Market Maker Friction Factor is shown in the chart below:

Symbol Change % BuyVol Buy% SellVol Sell% NetVol Friction

SPNG $0.04 39.86% 131,626,816 52.65% 118,477,215 47.39% 13,149,601 3,295,639

JPM $0.95 2.75% 27,165,331 44.16% 22,902,243 37.23% 4,263,088 44,875

DHI $0.45 4.89% 5,571,956 51.80% 3,688,041 34.29% 1,883,915 41,865

XOMA $0.12 11.32% 15,064,420 53.02% 13,370,750 47.06% 1,693,670 141,139

NTAP $0.16 0.85% 5,722,716 57.97% 4,056,522 41.09% 1,666,194 104,137

GFG $0.11 37.93% 4,793,084 57.89% 3,456,695 41.75% 1,336,389 121,490

Click here to view chart:

Analysis of the Friction Factor chart above shows that each of the six stocks mentioned above have high net buy volumes (buy volume " sell volume) and low price friction in their stocks. The Friction Factor displays how many more shares of buying than selling are required to move a stock higher by one cent or how many more shares of selling than buying moves a stock lower by 1 cent.

For example, the chart above shows SPNG with a Net Buy Volume of 13,149,601 shares and a Friction Factor of 3,295,639 shares. That means that it takes 3,295,639 more shares of buying than selling to move SPNG higher by one penny.

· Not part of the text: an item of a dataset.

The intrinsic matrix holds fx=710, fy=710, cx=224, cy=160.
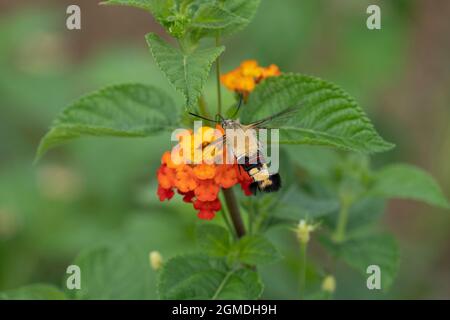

This means the Market Makers are allowing the stock to move up higher as of Monday (with less price friction). And with one of the highest Net Buy Volumes, the combination of price friction and high net buy volume is bullish.

SpongeTech Delivery Systems, Inc. (OTCBB: SPNG) designs, produces, and markets unique lines of reusable cleaning products for car care, child care, home care, and pet care usages. These sponge-like products utilize SpongeTech's proprietary, patent (and patent-pending) technologies, and other technologies involving hydrophilic (liquid absorbing) foam, polyurethane matrices, or other ingredients. The company's sponge-like products are pre-loaded with specially formulated ingredients, such as soap, conditioner, and/or wax that are released when the sponge is soaked and applied to a surface with minimal pressure. SpongeTech Delivery Systems is exploring additional applications for its technology in the health, beauty, and medical markets. It plans to globally brand its company as America's Cleaning Company. The company was founded in 1999 and is based in New York, New York.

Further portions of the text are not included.